Reproducibility Verification

We evaluate MOVA-360p (OpenVeo3-I2VA-A14B-1220, wsd variant) on the Verse-Bench benchmark and MyBench (our constructed benchmark) and compare this toolkit's scores against the MOVA technical report (arXiv:2602.08794, Table 4).

To reproduce these results, ensure your input directory contains only a single checkpoint subdirectory that holds the category directories (e.g., --input_dir /path/to/eval_videos/ with checkpoint_name/multi-speaker/, checkpoint_name/movie/, etc. inside). The subdirectory name is not constrained — any single top-level folder under --input_dir will be used.

Verse-Bench

Metric Direction Paper Score mova_eval Score Relative Error Evaluated On
IS 4.269 4.269 +0.0% Verse-Bench (set1+2+3)
DNSMOS 3.797 3.798 +0.0% set3 (speech)
DeSync 0.475 0.475 +0.0% Verse-Bench (set1+2+3)
IB-Score 0.286 0.286 +0.0% Verse-Bench (set1+2+3)
LSE-D 8.098 8.098 0.0% set3 (speech)
LSE-C 6.278 6.278 0.0% set3 (speech)
AV-Align 0.238 0.238 +0.0% Verse-Bench (set1+2+3)

### Extracted entries
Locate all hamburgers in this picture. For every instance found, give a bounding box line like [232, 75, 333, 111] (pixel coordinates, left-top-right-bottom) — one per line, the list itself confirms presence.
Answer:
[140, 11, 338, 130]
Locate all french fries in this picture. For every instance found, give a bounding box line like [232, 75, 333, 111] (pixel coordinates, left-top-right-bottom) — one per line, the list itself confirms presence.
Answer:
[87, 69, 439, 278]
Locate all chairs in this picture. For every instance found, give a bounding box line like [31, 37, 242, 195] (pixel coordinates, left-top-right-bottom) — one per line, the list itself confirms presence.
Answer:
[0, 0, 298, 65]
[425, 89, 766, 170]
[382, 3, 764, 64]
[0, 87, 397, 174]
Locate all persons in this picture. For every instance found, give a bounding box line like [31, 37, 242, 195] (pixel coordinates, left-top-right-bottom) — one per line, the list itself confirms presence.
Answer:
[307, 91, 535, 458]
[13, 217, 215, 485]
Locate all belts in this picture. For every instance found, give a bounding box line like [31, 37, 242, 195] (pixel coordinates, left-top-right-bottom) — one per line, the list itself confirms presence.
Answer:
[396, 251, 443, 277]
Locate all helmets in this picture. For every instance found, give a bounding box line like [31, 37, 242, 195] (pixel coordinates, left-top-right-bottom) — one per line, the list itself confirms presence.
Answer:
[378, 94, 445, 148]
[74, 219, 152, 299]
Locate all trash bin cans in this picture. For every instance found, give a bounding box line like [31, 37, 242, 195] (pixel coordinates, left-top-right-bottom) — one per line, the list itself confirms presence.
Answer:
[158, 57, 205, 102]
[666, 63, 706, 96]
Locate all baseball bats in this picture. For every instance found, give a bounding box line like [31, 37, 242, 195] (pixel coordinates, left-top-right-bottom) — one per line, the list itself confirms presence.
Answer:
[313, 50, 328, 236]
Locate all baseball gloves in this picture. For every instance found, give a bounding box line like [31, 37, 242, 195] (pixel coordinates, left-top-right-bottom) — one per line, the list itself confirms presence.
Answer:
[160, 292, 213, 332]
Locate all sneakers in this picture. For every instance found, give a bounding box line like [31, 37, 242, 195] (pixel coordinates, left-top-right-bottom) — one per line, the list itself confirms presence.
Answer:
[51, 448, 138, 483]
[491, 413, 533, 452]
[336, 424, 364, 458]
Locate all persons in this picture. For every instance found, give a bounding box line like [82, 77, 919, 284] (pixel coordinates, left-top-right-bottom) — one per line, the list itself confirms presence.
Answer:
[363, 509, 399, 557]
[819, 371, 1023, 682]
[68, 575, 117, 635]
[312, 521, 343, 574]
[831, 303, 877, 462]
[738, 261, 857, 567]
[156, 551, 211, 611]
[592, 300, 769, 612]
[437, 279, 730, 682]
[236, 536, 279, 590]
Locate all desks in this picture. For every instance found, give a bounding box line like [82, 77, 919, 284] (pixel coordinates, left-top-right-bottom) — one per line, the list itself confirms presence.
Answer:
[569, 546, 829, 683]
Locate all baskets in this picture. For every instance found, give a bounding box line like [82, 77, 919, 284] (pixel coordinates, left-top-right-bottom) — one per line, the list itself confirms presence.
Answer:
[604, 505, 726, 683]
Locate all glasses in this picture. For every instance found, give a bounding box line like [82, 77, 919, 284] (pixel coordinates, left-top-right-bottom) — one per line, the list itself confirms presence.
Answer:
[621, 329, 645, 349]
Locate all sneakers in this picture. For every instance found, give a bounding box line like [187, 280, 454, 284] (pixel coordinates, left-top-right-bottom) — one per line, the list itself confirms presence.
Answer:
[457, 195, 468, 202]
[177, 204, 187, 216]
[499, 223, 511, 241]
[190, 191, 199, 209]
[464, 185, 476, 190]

### Task prompt
Can you quote the entire reproducibility verification text, word for word? You won't need the entries.

### Correct result
Reproducibility Verification

We evaluate MOVA-360p (OpenVeo3-I2VA-A14B-1220, wsd variant) on the Verse-Bench benchmark and MyBench (our constructed benchmark) and compare this toolkit's scores against the MOVA technical report (arXiv:2602.08794, Table 4).

To reproduce these results, ensure your input directory contains only a single checkpoint subdirectory that holds the category directories (e.g., --input_dir /path/to/eval_videos/ with checkpoint_name/multi-speaker/, checkpoint_name/movie/, etc. inside). The subdirectory name is not constrained — any single top-level folder under --input_dir will be used.

Verse-Bench

Metric Direction Paper Score mova_eval Score Relative Error Evaluated On
IS 4.269 4.269 +0.0% Verse-Bench (set1+2+3)
DNSMOS 3.797 3.798 +0.0% set3 (speech)
DeSync 0.475 0.475 +0.0% Verse-Bench (set1+2+3)
IB-Score 0.286 0.286 +0.0% Verse-Bench (set1+2+3)
LSE-D 8.098 8.098 0.0% set3 (speech)
LSE-C 6.278 6.278 0.0% set3 (speech)
AV-Align 0.238 0.238 +0.0% Verse-Bench (set1+2+3)